**WHAT YOU WILL DO**:
Please present the data from the line with "Out of these options" through the end as a Markdown table with columns No. and Text, one numbered row per line, skipping blank lines.
-- BEGIN MATERIAL SHOWN --
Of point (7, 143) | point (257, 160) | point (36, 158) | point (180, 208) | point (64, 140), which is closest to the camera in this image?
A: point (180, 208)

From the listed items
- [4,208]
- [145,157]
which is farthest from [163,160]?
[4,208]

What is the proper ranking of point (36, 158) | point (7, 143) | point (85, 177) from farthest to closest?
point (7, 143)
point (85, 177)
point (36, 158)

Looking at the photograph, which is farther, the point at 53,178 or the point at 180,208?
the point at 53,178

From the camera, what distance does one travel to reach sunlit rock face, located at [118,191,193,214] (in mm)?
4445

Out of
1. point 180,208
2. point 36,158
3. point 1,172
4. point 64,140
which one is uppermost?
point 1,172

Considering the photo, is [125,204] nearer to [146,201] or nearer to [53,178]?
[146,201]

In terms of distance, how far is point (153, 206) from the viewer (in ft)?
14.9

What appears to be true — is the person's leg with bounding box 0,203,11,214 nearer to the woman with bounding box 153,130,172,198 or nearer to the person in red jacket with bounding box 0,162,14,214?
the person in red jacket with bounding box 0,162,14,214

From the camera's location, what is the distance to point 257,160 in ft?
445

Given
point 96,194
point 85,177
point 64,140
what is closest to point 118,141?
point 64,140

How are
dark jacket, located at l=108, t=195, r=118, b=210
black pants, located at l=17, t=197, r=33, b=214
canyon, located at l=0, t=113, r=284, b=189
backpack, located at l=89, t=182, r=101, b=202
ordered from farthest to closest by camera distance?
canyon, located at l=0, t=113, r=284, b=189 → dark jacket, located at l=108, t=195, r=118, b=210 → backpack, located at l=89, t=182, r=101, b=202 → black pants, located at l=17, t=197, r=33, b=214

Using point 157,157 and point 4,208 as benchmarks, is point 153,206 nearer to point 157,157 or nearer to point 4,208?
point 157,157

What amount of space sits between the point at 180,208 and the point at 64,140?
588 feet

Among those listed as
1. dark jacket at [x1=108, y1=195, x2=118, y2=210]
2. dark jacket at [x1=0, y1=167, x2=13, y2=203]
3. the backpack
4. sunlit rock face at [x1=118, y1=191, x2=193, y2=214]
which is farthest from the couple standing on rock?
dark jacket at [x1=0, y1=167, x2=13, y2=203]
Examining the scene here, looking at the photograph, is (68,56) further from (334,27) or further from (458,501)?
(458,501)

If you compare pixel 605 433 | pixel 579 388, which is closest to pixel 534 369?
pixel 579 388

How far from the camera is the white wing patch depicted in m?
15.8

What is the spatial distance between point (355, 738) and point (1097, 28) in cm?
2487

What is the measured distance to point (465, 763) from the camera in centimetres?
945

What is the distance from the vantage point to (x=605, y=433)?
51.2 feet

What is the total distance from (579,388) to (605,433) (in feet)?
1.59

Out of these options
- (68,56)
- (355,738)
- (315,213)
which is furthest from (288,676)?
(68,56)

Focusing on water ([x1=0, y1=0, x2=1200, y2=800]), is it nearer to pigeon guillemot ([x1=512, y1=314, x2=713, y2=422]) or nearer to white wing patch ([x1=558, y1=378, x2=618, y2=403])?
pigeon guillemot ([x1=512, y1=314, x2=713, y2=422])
-- END MATERIAL SHOWN --
**CORRECT ANSWER**:
| No. | Text |
|---|---|
| 1 | Out of these options |
| 2 | - (68,56) |
| 3 | - (355,738) |
| 4 | - (315,213) |
| 5 | which is furthest from (288,676)? |
| 6 | (68,56) |
| 7 | Focusing on water ([x1=0, y1=0, x2=1200, y2=800]), is it nearer to pigeon guillemot ([x1=512, y1=314, x2=713, y2=422]) or nearer to white wing patch ([x1=558, y1=378, x2=618, y2=403])? |
| 8 | pigeon guillemot ([x1=512, y1=314, x2=713, y2=422]) |